Kurs: Grundlagen und Perspektiven der Energiewende | OnCourse UB

  • Lektion 4

    • Lokale Folgen menschlicher Aktivität

      Menschliche Aktivitäten haben mannigfaltige Auswirkungen auf die Umwelt. Manche davon sind umkehrbar (reversibel) andere sind irreversibel. Solche Folgen können im Prinzip überall auf der Welt beschrieben werden. Neben der moralischen Motivation andere Lebewesen möglichst nicht zu töten oder zu verdrängen, gibt es auch pragmatische Gründe die Zerstörung von Ökosystemen kritisch zu betrachten: Ökosysteme erfüllen für die Menschheit verschiedene Funktionen, die als sogenannte Ökosystemdienstleistungen bezeichnet werden.

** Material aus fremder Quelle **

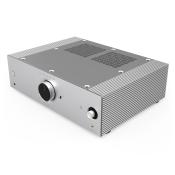 Onkyo Icon P-80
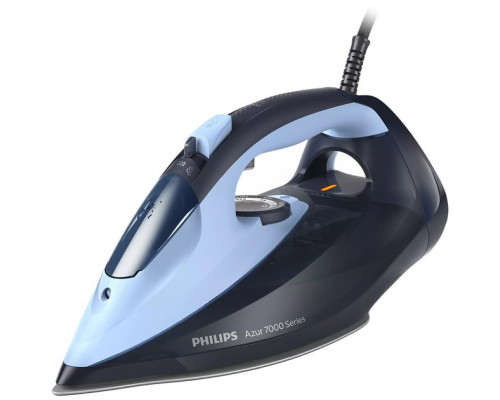 Philips DST7041/21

      Diese können in vier Bereiche unterteilt werden:
      • regulierende, 
      • versorgende, 
      • unterstützende und 
      • kulturelle Dienstleistungen.


      Im Folgenden wird beispielhaft gezeigt, wie solche Auswirkungen aussehen können und welcher Aufwand betrieben werden muss, um sie einzudämmen.

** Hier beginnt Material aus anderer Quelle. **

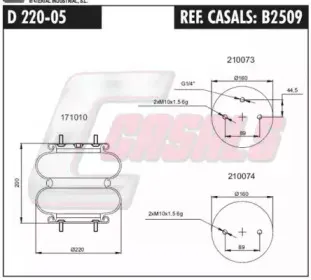 casals-b2509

    • Lokale Folgen am Beispiel des Ruhrgebiets
      Das Ruhrgebiet ist ein Ballungsraum im Westen Deutschlands, der seit Beginn der Industrialisierung große Bedeutung für die Gewinnung von Kohle und verschiedenen Erzen hatte. Heute ist das Ruhrgebiet der größte Ballungsraum Deutschlands und ist durch die letzten 150 Jahre intensiver industrieller und bergbaulicher Aktivität geprägt. Mittlerweile wurden Bergbau und Schwerindustrie in dieser Region weitgehend aufgegeben. Die Umweltfolgen werden jedoch noch über lange Zeiträume spürbar sein und sind zum Teil irreversibel. In der Tabelle sind die Folgen verschiedener wirtschaftlicher Sektoren für das Ruhrgebiet zusammengefasst:

      (Darstellung orientiert an: Meyer, D. E. (2022). Geofaktor Mensch: Eingriffe in die Umwelt und ihre Folgen. Springer Berlin Heidelberg)

    • Beispiel Höhenabsenkung

      Übersicht berechneter Höhendifferenzen aus einem Vergleich von Höhenangaben von 1892 und digitalen Geländemodellen für das westfälische Ruhrgebiet in 2010.


      (Quelle: Stefan Harnischmacher (2010): Bergsenkungen im Ruhrgebiet, Landschaftsverband Westfalen-Lippe (LWL), URL: https://www.westfalen-regional.de/de/bergsenkungen/)

      Beispiel Grubenwasser

      In den mittlerweile nicht mehr genutzten Schächten des Bergbaus sammelt sich Wasser, das schon früher abgepumpt wurde um die Rohstoffe zugänglich zu machen. Heute muss das Wasser abgepumpt werden, weil sonst eine Vermischung des schadstoffreichen Grubenwassers mit dem darüberliegenden Grundwasser droht, welches als Trinkwasserquelle benötigt wird. Das Grubenwasser enthält Salze, Schwermetalle und organische Schadstoffe. Eine vollständige Flutung der Schächte würde auch zur Überflutung mancher Regionen des Ruhrgebiets führen, die in den vergangenen 150 Jahren abgesunken sind. Das Abpumpen des Grubenwassers wird als sogenannte Ewigkeitsaufgabe bezeichnet, weil es vermutlich für immer fortgesetzt werden muss. Das Abpumpen ist natürlich enorm energieintensiv.